== Text passage

I mention this because when it comes to manga my heart will always belong to shojo. This is also more recently true of josei. For those who don’t know what Shojo is it. It is basically the manga that is targeted at young girls and women from childhood till about their early 20s.

Josei is a category that is supposed to appeal to adult women. But the lines between shojo and josei are blurry. They are confusing in the sense that they share lots of narrative and stylistic conventions.

While shojo often has fantastical elements and otherwise unrealistic romantic themes. Josei tends to deal with more down to earth and mature themes like career, family and relationships.

I say all this to point out that Skip and Loafer is most probably a typical shojo. But that it also has some josei elements.

Synopsis

The first volume of Skip and Loafer follows Mitsumi who is bound for high school in Tokyo. She’s leaving her small province and her small class size to go to school and improve her future. Mitsumi has her life planned out in her head. However on her first day of school she learns that plans can go awry when she gets lost on the subway.

She meets, pretty popular boy Shima, who helps her out with being lost and helps her find her way to school. Mitsumi may be book smart but she’s about to learn that things are different than her life back home.

We follow her as she navigates making friends and learning about social norms in her big city life. She soon learns that things aren’t don’t always go the way you plan them out in your head.

Review

This was a charming slice of life manga. There are elements of romance. But these elements aren’t so overbearing that they take over the whole plot. The main focus is Mitsumi and her friends that she makes as well as her overall outlook on life. It is very sweet and humorous to see the way that she thinks things will go. Compared with the way they actually turn out.

====
== Entries provided

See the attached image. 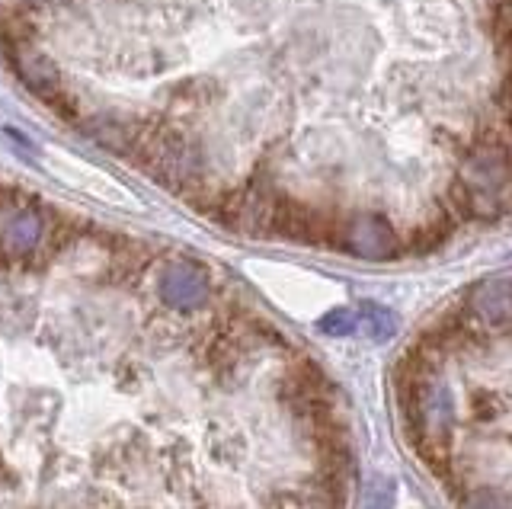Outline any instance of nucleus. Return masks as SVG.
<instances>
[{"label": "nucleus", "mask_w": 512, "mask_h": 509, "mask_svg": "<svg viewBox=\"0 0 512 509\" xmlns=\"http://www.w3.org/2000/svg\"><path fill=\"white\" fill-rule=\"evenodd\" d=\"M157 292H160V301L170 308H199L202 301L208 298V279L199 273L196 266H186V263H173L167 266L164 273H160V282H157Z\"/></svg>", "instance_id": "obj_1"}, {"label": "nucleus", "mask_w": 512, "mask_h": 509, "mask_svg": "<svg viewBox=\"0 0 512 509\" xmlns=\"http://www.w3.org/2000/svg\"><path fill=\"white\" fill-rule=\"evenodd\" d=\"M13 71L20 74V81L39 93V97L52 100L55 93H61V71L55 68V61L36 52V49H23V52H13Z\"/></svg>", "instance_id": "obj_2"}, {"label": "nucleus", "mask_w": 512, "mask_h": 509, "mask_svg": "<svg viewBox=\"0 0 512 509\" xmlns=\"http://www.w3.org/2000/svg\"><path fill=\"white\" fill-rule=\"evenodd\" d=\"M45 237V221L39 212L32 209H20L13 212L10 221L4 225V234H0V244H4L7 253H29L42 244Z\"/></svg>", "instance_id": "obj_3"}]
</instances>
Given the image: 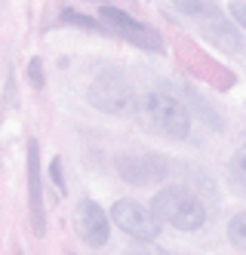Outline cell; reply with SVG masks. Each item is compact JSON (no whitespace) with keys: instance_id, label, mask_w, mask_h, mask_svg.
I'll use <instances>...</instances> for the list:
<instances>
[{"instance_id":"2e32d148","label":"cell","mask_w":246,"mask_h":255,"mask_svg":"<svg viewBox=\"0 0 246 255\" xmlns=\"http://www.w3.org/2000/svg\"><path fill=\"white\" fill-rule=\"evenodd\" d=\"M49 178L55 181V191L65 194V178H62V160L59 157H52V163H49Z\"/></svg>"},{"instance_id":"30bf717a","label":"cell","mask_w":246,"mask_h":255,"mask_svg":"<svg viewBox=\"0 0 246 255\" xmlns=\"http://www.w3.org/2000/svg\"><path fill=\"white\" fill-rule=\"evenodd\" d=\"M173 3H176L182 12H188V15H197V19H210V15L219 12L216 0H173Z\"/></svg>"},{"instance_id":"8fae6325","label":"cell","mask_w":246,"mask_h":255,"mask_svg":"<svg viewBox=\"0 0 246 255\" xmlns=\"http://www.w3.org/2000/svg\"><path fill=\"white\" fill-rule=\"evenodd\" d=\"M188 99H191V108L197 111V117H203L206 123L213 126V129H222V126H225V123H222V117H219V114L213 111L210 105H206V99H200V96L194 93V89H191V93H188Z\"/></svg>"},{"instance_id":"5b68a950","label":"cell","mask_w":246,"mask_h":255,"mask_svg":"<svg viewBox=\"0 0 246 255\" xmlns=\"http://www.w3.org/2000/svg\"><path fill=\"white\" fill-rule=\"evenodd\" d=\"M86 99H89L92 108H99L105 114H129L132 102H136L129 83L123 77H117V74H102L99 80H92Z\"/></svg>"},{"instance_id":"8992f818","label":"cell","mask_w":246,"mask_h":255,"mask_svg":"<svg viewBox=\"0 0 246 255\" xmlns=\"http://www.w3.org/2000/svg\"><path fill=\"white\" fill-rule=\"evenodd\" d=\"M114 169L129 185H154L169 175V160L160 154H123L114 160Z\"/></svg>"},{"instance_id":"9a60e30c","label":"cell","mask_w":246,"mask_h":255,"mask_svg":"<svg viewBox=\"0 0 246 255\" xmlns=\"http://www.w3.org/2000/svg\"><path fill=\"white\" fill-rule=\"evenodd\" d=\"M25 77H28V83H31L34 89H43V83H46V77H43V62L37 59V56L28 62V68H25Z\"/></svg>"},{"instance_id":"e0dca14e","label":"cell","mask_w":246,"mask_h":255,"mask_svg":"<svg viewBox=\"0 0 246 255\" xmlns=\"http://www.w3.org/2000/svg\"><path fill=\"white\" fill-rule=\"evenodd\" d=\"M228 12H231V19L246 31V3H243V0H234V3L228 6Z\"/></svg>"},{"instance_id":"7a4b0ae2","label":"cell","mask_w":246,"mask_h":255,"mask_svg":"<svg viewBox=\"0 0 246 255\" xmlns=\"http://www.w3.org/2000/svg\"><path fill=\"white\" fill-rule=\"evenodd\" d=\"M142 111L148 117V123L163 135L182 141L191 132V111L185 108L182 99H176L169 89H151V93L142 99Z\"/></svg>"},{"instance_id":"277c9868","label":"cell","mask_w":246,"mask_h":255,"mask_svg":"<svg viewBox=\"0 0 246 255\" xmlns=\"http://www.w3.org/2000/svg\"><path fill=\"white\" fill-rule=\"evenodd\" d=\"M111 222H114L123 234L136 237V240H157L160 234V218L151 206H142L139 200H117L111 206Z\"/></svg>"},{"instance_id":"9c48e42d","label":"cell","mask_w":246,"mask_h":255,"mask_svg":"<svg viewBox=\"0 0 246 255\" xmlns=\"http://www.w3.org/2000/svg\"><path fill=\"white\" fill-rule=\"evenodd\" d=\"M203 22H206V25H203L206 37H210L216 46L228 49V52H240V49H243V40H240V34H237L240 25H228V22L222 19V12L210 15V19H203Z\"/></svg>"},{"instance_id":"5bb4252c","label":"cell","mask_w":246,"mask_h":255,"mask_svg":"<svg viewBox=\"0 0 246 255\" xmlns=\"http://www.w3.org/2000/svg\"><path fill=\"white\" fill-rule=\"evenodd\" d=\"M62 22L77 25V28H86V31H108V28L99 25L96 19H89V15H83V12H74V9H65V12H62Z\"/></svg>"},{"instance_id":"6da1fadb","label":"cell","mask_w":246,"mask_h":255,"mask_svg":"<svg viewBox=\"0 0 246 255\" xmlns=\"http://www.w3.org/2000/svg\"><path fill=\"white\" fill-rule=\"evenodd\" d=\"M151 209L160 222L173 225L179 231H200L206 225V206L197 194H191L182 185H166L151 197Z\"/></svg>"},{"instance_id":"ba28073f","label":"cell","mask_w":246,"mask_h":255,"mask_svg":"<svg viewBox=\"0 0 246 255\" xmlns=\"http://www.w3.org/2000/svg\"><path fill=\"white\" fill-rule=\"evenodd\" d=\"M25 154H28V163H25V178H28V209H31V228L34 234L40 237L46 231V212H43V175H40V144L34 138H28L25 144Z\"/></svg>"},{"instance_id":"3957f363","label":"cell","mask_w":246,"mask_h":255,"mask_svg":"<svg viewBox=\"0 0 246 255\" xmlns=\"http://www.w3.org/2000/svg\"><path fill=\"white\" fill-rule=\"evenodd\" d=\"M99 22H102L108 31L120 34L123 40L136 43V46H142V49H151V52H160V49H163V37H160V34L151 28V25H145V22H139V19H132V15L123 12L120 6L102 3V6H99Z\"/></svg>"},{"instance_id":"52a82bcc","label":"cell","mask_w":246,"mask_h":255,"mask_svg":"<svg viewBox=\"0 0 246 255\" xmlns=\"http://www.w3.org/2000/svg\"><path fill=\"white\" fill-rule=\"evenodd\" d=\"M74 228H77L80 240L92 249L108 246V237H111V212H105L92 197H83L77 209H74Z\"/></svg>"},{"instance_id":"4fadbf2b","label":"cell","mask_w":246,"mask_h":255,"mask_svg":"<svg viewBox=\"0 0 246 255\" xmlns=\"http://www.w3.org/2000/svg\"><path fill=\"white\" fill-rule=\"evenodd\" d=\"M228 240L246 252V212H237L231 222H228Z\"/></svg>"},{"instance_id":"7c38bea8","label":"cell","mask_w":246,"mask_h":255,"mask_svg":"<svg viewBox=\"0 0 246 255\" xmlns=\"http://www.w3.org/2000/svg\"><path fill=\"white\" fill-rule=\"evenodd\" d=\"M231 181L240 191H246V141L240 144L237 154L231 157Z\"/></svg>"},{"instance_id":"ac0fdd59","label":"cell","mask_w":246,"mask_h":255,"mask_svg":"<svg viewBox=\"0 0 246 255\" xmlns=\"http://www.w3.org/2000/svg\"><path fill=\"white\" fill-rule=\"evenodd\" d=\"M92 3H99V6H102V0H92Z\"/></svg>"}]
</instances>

====
== Entries provided

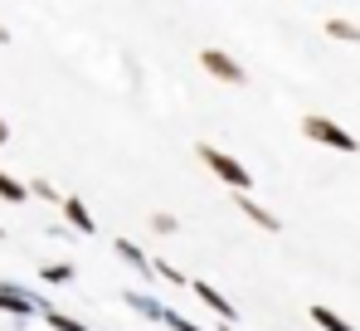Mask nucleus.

====

* Task list:
**a)** In the Skip and Loafer review, condense the paragraph beginning "The first volume of Skip and Loafer follows" into a bulleted list that keeps its main facts.
**b)** Answer these questions from the Skip and Loafer review, one per line.
(i) Up to about what age does the review say shojo is targeted?
(ii) In which city is Mitsumi going to high school?
(iii) Who helps Mitsumi when she is lost on the way to school?
**c)** Extend the Skip and Loafer review with a further paragraph that follows on from its last sentence.

* Expected responses:
**a)**
- Volume one follows Mitsumi, who is headed to high school in Tokyo.
- She is leaving her small province and small class size to improve her future.
- She has her life planned out in her head.
- On her first day of school, she gets lost on the subway and learns that plans can go awry.

**b)**
(i) Until about the early 20s.
(ii) Tokyo.
(iii) Shima.

**c)**
This first volume focuses on her backstory and family. It also highlights her first couple of days at her new high school in Tokyo. I like the focus on her small problems such as worrying about her introduction to her class. I also like the focus on her worrying about joining student government. I can sympathize with her in the fact that people are often the most confusing things in any social interaction.

I also love the expansive cast of characters that is slowly growing as the volume goes along. These characters not only have interactions with Mitsumi. But they also have interactions with each other and there is nothing I love more than an interconnected cast.

I’d give this manga five stars. It is very cute, typical shojo, with a protagonist that gives me some autism vibes. I can’t wait to read more of her story.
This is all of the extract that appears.